AIM
Please reproduce, word for word, the part of the listing below that opens with the line containing "What out of" and closes with the line containing "9.06 metres".

[Dataset records]
════════════════

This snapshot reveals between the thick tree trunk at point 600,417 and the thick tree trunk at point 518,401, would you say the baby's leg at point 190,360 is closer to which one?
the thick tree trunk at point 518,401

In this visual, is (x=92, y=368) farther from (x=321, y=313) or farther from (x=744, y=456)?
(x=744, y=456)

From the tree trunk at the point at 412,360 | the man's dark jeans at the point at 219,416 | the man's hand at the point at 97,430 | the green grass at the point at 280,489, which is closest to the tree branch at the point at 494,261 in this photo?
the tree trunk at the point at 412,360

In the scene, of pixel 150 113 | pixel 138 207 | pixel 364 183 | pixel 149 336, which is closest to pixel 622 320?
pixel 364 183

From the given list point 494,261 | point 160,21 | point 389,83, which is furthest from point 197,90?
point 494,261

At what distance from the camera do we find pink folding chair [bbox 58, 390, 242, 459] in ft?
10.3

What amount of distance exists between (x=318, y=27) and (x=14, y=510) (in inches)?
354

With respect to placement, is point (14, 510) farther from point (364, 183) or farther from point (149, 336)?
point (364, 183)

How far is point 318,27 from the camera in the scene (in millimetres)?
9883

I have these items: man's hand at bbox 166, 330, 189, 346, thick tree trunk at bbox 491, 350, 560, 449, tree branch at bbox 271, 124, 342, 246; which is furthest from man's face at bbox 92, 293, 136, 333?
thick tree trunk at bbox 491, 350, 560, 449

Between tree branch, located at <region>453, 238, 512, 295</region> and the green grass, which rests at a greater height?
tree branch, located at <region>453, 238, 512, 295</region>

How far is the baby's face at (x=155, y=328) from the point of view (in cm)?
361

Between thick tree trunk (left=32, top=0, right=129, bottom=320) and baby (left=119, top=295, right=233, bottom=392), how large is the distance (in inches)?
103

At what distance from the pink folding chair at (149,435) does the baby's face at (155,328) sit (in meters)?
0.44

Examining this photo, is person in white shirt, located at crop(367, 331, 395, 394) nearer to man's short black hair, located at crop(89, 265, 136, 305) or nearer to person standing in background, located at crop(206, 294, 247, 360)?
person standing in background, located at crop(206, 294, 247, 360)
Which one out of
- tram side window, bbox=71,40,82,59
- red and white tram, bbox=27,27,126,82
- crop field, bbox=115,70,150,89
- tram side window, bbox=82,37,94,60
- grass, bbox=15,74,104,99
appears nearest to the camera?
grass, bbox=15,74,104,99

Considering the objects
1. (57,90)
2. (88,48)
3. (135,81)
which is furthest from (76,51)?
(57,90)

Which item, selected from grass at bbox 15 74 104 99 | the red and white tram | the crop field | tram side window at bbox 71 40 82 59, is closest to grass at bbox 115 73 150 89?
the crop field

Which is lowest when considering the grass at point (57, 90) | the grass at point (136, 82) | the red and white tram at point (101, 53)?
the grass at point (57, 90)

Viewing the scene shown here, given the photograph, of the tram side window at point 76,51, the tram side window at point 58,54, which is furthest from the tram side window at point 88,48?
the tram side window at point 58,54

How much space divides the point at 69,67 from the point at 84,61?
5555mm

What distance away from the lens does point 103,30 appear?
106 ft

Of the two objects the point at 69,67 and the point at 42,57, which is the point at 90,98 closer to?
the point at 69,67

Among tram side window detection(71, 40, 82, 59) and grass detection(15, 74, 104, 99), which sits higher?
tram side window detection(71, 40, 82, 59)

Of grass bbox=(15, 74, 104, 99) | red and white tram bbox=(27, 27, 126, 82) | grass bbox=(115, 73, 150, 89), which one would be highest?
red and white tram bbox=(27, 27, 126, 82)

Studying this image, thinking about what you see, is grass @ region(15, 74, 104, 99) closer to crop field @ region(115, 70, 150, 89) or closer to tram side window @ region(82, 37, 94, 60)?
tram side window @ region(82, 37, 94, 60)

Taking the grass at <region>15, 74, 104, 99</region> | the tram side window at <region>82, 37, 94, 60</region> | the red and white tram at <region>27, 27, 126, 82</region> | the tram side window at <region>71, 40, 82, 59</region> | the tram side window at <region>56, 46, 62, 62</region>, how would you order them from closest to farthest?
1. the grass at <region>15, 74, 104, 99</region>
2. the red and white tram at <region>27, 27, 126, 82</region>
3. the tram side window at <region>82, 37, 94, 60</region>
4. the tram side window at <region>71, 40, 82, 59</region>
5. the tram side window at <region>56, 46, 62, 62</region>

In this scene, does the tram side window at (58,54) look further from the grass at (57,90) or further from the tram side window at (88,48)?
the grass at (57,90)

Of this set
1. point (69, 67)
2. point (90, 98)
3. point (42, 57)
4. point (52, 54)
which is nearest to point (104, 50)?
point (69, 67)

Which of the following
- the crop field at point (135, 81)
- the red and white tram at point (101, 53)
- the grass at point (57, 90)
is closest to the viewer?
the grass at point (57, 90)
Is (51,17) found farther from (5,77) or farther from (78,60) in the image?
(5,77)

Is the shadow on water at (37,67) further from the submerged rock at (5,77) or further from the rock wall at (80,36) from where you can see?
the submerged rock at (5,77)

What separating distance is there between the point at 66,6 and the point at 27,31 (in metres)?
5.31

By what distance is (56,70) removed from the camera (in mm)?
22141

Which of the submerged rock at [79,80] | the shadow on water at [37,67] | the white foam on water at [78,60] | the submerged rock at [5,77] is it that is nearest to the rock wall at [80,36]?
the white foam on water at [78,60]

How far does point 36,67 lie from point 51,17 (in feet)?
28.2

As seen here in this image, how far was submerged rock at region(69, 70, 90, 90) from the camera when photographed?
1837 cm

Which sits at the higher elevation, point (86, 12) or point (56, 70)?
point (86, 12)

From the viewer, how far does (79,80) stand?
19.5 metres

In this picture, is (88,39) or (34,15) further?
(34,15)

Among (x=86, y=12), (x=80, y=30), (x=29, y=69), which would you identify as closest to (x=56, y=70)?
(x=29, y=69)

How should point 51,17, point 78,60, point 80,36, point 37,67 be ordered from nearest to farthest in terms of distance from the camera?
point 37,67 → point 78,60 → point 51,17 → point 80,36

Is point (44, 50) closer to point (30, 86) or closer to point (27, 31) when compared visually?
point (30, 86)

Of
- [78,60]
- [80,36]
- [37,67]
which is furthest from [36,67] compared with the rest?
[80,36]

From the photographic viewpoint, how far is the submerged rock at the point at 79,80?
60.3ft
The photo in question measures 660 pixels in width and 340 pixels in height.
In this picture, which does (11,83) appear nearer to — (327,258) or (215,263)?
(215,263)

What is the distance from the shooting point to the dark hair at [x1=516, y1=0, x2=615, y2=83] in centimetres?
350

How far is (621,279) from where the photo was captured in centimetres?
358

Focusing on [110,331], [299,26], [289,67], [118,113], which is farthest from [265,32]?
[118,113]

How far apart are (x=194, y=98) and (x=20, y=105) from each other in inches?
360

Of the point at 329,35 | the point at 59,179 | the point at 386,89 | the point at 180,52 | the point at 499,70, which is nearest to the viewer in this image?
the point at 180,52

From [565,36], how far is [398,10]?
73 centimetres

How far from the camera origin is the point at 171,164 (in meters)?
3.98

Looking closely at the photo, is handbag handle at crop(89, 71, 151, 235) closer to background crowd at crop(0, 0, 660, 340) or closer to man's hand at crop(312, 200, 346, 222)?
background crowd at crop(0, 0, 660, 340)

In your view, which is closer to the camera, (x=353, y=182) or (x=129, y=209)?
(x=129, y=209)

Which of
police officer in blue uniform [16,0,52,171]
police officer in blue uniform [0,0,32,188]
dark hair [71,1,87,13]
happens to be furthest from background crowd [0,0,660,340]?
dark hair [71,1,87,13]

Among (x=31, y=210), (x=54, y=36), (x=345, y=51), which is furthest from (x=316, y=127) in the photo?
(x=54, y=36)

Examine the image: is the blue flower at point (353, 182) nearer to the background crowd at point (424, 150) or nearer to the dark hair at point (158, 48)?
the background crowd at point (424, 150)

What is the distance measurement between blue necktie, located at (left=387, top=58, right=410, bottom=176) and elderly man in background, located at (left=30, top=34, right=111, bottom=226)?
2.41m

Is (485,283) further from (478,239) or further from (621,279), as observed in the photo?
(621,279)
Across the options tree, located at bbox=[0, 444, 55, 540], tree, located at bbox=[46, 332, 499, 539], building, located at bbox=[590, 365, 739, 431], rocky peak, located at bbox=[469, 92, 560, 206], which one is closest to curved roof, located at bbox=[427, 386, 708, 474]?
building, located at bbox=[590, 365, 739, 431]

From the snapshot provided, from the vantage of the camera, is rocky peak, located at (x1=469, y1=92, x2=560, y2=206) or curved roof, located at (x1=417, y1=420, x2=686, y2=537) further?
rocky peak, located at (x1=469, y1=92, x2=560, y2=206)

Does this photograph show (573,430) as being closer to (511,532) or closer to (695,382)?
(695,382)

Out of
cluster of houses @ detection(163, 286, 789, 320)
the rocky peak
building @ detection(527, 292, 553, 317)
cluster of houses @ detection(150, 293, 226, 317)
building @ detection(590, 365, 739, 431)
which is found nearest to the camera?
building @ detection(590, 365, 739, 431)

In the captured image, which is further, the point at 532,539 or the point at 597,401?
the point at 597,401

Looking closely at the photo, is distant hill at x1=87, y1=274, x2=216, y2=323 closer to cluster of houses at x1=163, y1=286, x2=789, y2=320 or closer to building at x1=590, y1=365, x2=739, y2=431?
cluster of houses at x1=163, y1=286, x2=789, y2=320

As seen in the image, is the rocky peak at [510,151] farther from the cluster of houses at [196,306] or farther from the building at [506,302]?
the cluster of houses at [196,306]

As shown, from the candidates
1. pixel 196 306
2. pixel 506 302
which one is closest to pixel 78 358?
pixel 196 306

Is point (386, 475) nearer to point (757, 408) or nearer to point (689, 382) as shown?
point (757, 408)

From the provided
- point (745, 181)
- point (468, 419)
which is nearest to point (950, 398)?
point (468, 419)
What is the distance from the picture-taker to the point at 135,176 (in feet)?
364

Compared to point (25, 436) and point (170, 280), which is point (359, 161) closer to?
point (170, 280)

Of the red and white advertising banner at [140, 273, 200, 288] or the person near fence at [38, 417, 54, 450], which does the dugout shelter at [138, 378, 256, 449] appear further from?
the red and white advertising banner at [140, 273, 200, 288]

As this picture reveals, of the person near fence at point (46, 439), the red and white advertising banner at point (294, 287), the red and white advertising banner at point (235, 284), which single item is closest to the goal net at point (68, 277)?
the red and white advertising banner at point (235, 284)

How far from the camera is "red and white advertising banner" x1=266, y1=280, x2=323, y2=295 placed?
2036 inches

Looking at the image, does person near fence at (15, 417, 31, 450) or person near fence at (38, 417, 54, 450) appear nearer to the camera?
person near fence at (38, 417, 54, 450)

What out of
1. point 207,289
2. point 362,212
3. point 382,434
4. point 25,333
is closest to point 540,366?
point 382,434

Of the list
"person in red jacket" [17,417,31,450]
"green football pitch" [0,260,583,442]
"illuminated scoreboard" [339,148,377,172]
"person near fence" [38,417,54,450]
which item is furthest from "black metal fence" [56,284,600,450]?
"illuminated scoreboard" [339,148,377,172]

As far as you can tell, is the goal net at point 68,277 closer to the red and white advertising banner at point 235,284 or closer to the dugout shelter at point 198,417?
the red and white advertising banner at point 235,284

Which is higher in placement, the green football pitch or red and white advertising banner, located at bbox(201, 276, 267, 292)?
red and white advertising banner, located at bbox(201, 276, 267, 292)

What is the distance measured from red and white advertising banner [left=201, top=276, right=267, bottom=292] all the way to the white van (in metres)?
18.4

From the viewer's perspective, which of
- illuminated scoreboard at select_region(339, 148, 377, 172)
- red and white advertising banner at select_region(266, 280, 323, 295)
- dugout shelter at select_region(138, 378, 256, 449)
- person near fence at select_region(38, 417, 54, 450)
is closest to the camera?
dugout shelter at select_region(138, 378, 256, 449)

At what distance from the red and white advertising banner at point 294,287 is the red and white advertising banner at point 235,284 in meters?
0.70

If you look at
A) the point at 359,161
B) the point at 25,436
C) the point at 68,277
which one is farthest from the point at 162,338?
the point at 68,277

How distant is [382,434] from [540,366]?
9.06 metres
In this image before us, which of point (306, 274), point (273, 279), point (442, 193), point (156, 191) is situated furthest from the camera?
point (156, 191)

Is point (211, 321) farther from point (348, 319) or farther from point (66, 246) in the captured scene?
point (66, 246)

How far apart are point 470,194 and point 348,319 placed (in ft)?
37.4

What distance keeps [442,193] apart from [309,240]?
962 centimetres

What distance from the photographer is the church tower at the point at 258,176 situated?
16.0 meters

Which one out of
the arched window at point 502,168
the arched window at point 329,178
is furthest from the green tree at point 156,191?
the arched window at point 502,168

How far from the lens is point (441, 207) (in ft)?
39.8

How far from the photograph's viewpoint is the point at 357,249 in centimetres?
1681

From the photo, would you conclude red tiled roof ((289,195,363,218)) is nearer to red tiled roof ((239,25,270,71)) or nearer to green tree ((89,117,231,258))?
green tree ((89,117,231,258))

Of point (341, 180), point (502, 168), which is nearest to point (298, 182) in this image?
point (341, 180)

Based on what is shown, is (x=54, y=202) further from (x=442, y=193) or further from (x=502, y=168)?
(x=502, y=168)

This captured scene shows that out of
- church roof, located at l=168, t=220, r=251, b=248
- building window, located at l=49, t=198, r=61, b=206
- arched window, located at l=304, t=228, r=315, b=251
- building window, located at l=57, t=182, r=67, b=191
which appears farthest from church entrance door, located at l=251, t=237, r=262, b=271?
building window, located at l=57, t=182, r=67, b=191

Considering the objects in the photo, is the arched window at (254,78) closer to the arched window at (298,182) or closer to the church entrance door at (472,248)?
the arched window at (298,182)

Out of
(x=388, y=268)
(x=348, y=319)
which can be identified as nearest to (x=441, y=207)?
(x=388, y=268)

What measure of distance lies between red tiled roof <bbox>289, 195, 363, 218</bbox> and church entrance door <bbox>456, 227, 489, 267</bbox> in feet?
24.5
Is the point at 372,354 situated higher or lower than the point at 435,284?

════════════════

ANSWER
What out of
1. point 207,289
2. point 362,212
3. point 382,434
4. point 25,333
is closest to point 540,366?
point 382,434

Of the list
"person in red jacket" [17,417,31,450]
"green football pitch" [0,260,583,442]
"illuminated scoreboard" [339,148,377,172]
"person near fence" [38,417,54,450]
which item is furthest from "black metal fence" [56,284,600,450]?
"illuminated scoreboard" [339,148,377,172]

As far as you can tell, is the goal net at point 68,277 closer to the red and white advertising banner at point 235,284 or closer to the dugout shelter at point 198,417?
the red and white advertising banner at point 235,284

Which is higher in placement, the green football pitch or red and white advertising banner, located at bbox(201, 276, 267, 292)?
red and white advertising banner, located at bbox(201, 276, 267, 292)

What is the distance measured from red and white advertising banner [left=201, top=276, right=267, bottom=292] all the way to the white van (in metres)?
18.4

From the viewer's perspective, which of
- illuminated scoreboard at select_region(339, 148, 377, 172)
- red and white advertising banner at select_region(266, 280, 323, 295)
- dugout shelter at select_region(138, 378, 256, 449)
- person near fence at select_region(38, 417, 54, 450)
is closest to the camera?
dugout shelter at select_region(138, 378, 256, 449)

At what distance from the red and white advertising banner at point 294,287 is the red and white advertising banner at point 235,284 in meters?
0.70

If you look at
A) the point at 359,161
B) the point at 25,436
C) the point at 68,277
which one is farthest from the point at 162,338?
the point at 68,277

How distant is [382,434] from [540,366]?
9.06 metres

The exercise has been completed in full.